Wednesday, May 4, 2016

Trump-care ??

Some people are smart.  Some people are smart and educated.  Some people are smart,educated, and nice.  Carolyn McClanahan is one of the latter.  Trained as a medical doctor, she subsequently became certified as a financial planner, combining two arcane disciplines into something understandable.  She also writes a blog, and here is the link to a particularly interesting blog entry about Trump's views on healthcare:  

(Please "cut and paste" it into your URL box.)

I Was Wrong

I predicted Donald Trump would surely implode long before now, but he is now the presumptive nominee.  Kudos to him on that accomplishment!

But, why are my many Republican friends bouncing between despair and embarrassment?  My many Democratic friends seem to be bouncing between glee and rapture.

I would caution my Democratic friends not to be so optimistic.  I dismissed Trump when he badly trashed the former nominee and 5-year POW John McCain.  That was a bright red line for me!  I thought the good Republican voters would feel the same way, about trashing a genuine American hero.  I was wrong!  Promising everything to everybody is always a winning strategy.

Apparently, it is okay to trash anybody . . . except Trump.

Tuesday, May 3, 2016

Negative Interest Rates

The concept of negative interest rates is getting a lot of attention in the financial press and on Wall Street.  This reflects just how "upside-down" the world has become.  Imagine going to the bank for a car loan.  You still have to pay it back, but they will pay YOU interest for borrowing the money, reducing the monthly payment.  Who wouldn't do that?

Clearly, the purpose of negative interest rates is to increase borrowing, but that can be analogous to "pushing on a string."  You cannot make businesses or people borrow, if they fear the future.  Negative interest rates would increase the supply of funds to be borrowed but not necessarily the demand to actually borrow those funds.  Six central banks have already adopted the concept, but it is still too soon to gauge any success.  The Fed has said it is simply studying the concept.

Is pushing down interest rates good for the economy?  If so, how much?  Former Fed Head Ben Bernanke said modestly negative rates will have no effect.  How much longer should savers be penalized with low rates?  Does the interest rates on bonds really reflect the underlying credit risk?  I think not, and this greatly affects the traditional asset allocation between stocks and bonds.  Does that increase risk for the average investor?  Probably!

Plus, banks are more likely to lend money, when they are already profitable.  Negative interest rates would actually reduce profitability of banks, because the Fed would no longer pay banks for their reserves held at the Fed and would require banks to pay the Fed for the privilege of leaving money at the Fed.  Bank of America estimates its earnings-per-share (EPS) would drop 7%.  Instead of encouraging loan growth, negative interest rates may discourage loan growth.  In addition, other banking fees paid by customers are almost certain to increase.
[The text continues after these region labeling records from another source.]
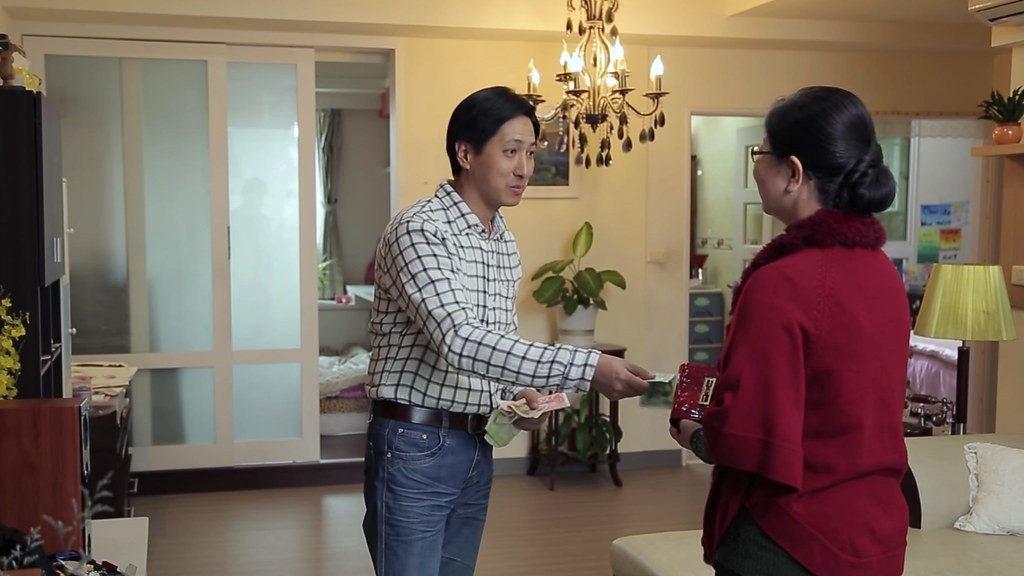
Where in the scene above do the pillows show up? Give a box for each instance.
[954,443,1024,536]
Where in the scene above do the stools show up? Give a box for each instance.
[529,343,626,490]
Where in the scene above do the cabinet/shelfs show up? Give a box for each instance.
[70,363,139,520]
[690,288,727,365]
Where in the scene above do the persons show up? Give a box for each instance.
[362,86,656,575]
[669,86,911,576]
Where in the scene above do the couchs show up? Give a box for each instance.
[903,432,1024,576]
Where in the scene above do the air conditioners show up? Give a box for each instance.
[968,0,1024,27]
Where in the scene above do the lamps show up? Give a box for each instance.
[914,264,1017,432]
[521,0,669,169]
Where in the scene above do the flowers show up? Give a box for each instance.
[0,287,31,401]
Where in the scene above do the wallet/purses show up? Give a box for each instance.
[668,361,728,432]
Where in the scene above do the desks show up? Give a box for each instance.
[82,516,151,576]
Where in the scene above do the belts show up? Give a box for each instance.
[371,397,486,436]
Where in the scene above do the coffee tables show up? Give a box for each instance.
[609,530,715,576]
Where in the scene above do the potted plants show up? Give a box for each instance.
[976,85,1024,144]
[530,222,627,346]
[541,393,621,469]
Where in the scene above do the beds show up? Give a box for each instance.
[318,342,374,436]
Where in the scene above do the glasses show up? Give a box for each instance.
[750,145,775,158]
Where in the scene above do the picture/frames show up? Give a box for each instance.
[521,104,580,199]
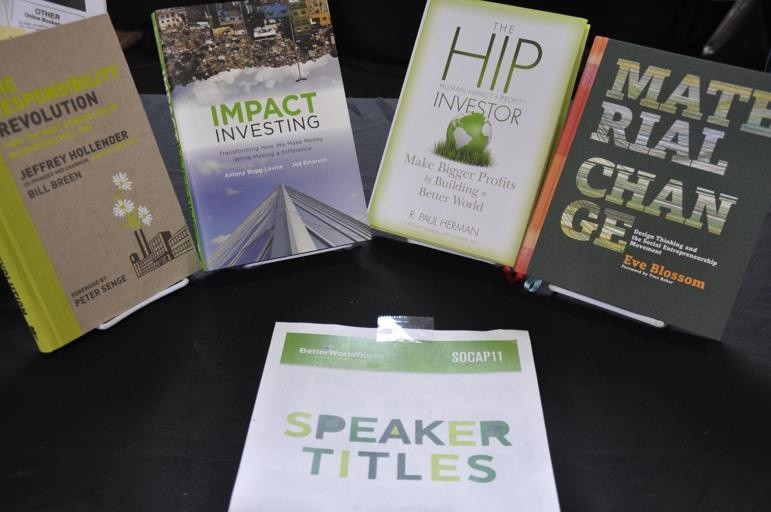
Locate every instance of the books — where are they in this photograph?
[365,0,591,267]
[0,0,106,41]
[147,0,377,273]
[512,35,770,346]
[230,323,566,512]
[0,11,204,356]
Economists are busy cranking up arcane econometric models of negative interest rates, but nobody really knows the impact.  The great unknown revolves around the impact such interest rates will have on the velocity of money or how many times will the money supply be used in a year.  Nobody knows.
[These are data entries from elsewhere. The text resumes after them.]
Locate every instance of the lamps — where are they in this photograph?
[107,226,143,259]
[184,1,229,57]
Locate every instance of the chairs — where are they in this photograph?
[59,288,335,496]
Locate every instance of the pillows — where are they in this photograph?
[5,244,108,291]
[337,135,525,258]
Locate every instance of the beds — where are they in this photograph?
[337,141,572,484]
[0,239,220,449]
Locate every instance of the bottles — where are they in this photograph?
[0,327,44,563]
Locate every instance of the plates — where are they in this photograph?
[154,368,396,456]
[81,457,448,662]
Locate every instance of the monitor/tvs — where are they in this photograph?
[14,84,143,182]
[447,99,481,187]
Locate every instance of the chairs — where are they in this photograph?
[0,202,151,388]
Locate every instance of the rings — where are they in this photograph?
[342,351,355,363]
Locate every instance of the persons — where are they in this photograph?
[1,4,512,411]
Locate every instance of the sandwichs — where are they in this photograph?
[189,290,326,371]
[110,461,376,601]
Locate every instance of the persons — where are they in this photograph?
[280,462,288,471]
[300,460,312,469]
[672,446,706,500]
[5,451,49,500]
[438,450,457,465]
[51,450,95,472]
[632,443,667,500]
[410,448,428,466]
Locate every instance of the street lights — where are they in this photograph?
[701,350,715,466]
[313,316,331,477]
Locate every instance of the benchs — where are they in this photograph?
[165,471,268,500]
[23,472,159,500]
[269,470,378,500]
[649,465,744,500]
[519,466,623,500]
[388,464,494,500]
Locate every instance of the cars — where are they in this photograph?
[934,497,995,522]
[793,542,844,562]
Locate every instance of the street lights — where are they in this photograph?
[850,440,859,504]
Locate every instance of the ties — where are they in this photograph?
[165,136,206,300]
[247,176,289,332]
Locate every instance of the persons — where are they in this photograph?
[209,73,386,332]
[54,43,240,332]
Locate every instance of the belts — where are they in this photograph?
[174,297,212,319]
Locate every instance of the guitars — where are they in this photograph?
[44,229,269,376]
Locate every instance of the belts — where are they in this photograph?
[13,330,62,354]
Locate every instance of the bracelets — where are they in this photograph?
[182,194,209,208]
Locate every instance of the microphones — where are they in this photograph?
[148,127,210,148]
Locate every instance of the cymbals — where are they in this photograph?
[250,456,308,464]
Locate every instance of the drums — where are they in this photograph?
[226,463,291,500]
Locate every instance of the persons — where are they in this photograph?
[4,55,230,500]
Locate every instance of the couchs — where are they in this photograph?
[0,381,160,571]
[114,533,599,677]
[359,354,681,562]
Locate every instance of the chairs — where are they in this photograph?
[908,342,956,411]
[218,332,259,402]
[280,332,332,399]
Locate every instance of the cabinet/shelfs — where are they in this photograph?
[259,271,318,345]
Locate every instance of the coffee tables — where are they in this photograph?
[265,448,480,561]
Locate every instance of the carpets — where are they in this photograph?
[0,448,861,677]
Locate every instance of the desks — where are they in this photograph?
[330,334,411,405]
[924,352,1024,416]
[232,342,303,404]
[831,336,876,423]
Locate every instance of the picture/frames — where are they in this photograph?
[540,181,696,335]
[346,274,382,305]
Investment genius Warren Buffett also has a genius for crystallizing complex subjects.  He said negative interest rates make money in the mattress more valuable than money in the bank.  He's right, because you don't have to pay your mattress to store your money.

From my perspective, this is the turning point, when monetary policy is virtually exhausted, and the economy can wait no longer for fiscal policy, which is controlled by Congress.  If Congress remains impotent, the Fed may be forced to buy a little extra time by using negative interest rates, but I hope not.  Negative interest rates are not good . . . unless you are desperate!